Nando tenía que viajar a España, todavía anda con su pierna rengueando, usa un bastón que era de mi bisabuelo. La recuperación fue muy lenta y hay muchas posibilidades de que quede así. A mi no me preocupa, pero sé que es algo que le molesta mucho, y, me doy cuenta de que todavía no cayó en la realidad de que esta forma de caminar sea algo permanente.
“Rengo de día, cojo de noche”, me dice como una forma de reírse de sí mismo, pero yo sé que esa risa es ficticia, que profundamente le cuesta aceptarlo. Bastón y todo se fue a España, tenía que cerrar muchas cosas que habían quedado pendientes. En un principio pensé en acompañarlo, pero iba con su socio y, luego de todo lo que pasó en los últimos meses, necesitaba tomarme unos días sola, o por lo menos separada de él. Ya haremos un viaje juntos, algo así como una luna de miel. De mentiritas, claro, porque el matrimonio está muy lejos de nuestros planes.
Sé que lo quiero, pero a veces eso no alcanza.
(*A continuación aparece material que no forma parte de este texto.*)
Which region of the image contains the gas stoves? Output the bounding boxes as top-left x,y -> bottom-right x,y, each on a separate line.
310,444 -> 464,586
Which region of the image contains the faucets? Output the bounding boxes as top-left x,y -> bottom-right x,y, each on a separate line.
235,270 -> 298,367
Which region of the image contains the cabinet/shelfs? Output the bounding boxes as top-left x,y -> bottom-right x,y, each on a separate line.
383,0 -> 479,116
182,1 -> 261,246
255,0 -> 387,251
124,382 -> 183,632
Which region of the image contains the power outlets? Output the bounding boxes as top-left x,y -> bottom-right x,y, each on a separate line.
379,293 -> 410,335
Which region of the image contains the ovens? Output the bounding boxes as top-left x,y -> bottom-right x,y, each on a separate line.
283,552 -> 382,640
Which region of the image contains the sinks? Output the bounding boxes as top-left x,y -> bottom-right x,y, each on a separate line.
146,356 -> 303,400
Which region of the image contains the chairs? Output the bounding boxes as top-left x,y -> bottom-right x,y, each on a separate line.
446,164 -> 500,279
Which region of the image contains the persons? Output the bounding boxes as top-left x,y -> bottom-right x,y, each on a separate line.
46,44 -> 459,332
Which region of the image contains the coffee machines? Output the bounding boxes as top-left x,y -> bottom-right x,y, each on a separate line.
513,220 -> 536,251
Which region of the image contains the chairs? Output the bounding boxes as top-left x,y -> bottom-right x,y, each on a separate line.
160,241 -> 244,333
Siento que voy a estar con él mucho tiempo, no puedo predecirlo, porque en la vida no se puede predecir nada. Pero cuando lo miro siento que quiero estar a su lado, y me aferro a él, lo aprieto y lo amo como nunca amé a nadie. Aunque… cuando me alejo, no pienso lo mismo. Ya lo sé, estoy loca, no me lo digan, pero es así. ¿Nunca les pasó algo parecido? Será que tiene un magnetismo especial que hace que su cercanía me impida razonar con todas mis neuronas. Terapia urgente.
Lo gracioso es que viajamos el mismo día, él a Madrid, yo a México. Sí, me fui a Playa del Carmen a reposar como un lagarto bajo el sol. Este era el propósito inicial, que fue cambiado por vientos huracanados y lluvia torrencial que dejó el paso del huracán Ida. De los diez días, cinco fueron de lluvia. De los cinco de lluvia fui todos los días a la playa, ¡carajo! Total mojarse en el mar, mojarse en la lluvia, en malla ya estaba. Por suerte hacia calor.
-Menos mal que no fue Ida y vuelta- me dijo Mona cagándose de risa, cuando le conté mi mala suerte.
Ya estoy de vuelta, él también, la vida sigue, y por suerte, los vientos huracanados quedaron dando vuelta por el Mar Caribe nada más. Entre nosotros sopla la suave brisa del reencuentro.